Shuffle-up for any data type. Each warp-lanei obtains the value input contributed by warp-lanei-src_offset. For thread lanes i < src_offset, the thread's own input is returned to the thread.

shfl_up_logo.png
.

  • Available only for SM3.0 or newer
Snippet
The code snippet below illustrates each thread obtaining a double value from the predecessor of its predecessor.
#include <cub/cub.cuh> // or equivalently <cub/util_ptx.cuh>
__global__ void ExampleKernel(...)
{
// Obtain one input item per thread
double thread_data = ...
// Obtain item from two ranks below
double peer_data = ShuffleUp(thread_data, 2);
Suppose the set of input thread_data across the first warp of threads is {1.0, 2.0, 3.0, 4.0, 5.0, ..., 32.0}. The corresponding output peer_data will be {1.0, 2.0, 1.0, 2.0, 3.0, ..., 30.0}.
Parameters
[in]inputThe value to broadcast
[in]src_offsetThe relative down-offset of the peer to read from
[in]first_laneIndex of first lane in segment

Definition at line 498 of file util_ptx.cuh.

template<typename T >
__device__ __forceinline__ T cub::ShuffleDown ( input,
int  src_offset,
int  last_lane = CUB_PTX_WARP_THREADS - 1 
)

Shuffle-down for any data type. Each warp-lanei obtains the value input contributed by warp-lanei+src_offset. For thread lanes i >= WARP_THREADS, the thread's own input is returned to the thread.

shfl_down_logo.png
.

  • Available only for SM3.0 or newer
Snippet
The code snippet below illustrates each thread obtaining a double value from the successor of its successor.
#include <cub/cub.cuh> // or equivalently <cub/util_ptx.cuh>
__global__ void ExampleKernel(...)
{
// Obtain one input item per thread
double thread_data = ...
// Obtain item from two ranks below
double peer_data = ShuffleDown(thread_data, 2);
Suppose the set of input thread_data across the first warp of threads is {1.0, 2.0, 3.0, 4.0, 5.0, ..., 32.0}. The corresponding output peer_data will be {3.0, 4.0, 5.0, 6.0, 7.0, ..., 32.0}.
Parameters
[in]inputThe value to broadcast
[in]src_offsetThe relative up-offset of the peer to read from
[in]last_laneIndex of first lane in segment

Definition at line 559 of file util_ptx.cuh.

template<typename T >
__device__ __forceinline__ T cub::ShuffleIndex ( input,
int  src_lane 
)

Shuffle-broadcast for any data type. Each warp-lanei obtains the value input contributed by warp-lanesrc_lane.

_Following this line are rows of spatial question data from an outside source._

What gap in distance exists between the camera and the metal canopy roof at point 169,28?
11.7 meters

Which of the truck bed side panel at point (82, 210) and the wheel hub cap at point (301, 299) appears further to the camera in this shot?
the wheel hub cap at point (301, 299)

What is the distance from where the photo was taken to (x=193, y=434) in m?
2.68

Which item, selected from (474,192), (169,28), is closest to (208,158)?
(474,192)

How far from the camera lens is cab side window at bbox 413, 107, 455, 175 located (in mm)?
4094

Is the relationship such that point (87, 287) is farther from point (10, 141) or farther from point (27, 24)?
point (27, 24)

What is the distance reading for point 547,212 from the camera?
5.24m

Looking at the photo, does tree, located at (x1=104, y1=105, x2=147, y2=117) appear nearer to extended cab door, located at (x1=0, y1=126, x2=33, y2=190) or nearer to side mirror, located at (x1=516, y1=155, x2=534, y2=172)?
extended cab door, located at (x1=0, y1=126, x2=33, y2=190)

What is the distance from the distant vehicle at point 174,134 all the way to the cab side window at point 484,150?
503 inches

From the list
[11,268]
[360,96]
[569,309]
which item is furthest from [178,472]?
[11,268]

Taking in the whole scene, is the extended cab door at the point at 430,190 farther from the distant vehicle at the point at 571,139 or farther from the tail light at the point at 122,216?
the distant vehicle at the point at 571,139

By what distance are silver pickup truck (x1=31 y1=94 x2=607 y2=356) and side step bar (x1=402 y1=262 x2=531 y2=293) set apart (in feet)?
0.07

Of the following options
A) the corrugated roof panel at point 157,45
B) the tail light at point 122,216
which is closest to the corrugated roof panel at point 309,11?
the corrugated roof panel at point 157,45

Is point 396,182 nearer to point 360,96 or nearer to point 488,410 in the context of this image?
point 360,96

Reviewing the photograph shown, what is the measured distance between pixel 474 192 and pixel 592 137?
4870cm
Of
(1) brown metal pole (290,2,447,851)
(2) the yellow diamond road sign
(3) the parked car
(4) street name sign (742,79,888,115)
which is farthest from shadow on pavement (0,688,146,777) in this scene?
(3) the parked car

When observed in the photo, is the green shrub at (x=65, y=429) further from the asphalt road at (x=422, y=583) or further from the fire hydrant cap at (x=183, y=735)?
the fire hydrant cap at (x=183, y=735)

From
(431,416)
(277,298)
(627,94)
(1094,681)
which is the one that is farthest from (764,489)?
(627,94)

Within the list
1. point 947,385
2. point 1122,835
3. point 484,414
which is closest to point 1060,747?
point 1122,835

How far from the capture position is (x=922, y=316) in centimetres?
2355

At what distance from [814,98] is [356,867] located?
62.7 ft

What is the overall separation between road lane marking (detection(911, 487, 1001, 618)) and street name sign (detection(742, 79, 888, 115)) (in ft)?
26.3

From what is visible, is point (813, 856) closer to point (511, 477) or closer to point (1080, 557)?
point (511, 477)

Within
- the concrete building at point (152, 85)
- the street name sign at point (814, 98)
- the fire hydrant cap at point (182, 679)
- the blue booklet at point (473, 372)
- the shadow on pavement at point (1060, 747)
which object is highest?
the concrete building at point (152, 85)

For src_lane < 0 or src_lane >= WARP_THREADS, then the thread's own input is returned to the thread.

shfl_broadcast_logo.png
.

  • Available only for SM3.0 or newer
Snippet
The code snippet below illustrates each thread obtaining a double value from warp-lane0.
#include <cub/cub.cuh> // or equivalently <cub/util_ptx.cuh>
__global__ void ExampleKernel(...)
{
// Obtain one input item per thread
double thread_data = ...
// Obtain item from thread 0
double peer_data = ShuffleIndex(thread_data, 0);
Suppose the set of input thread_data across the first warp of threads is {1.0, 2.0, 3.0, 4.0, 5.0, ..., 32.0}. The corresponding output peer_data will be {1.0, 1.0, 1.0, 1.0, 1.0, ..., 1.0}.
Parameters
[in]inputThe value to broadcast
[in]src_laneWhich warp lane is to do the broadcasting

Definition at line 663 of file util_ptx.cuh.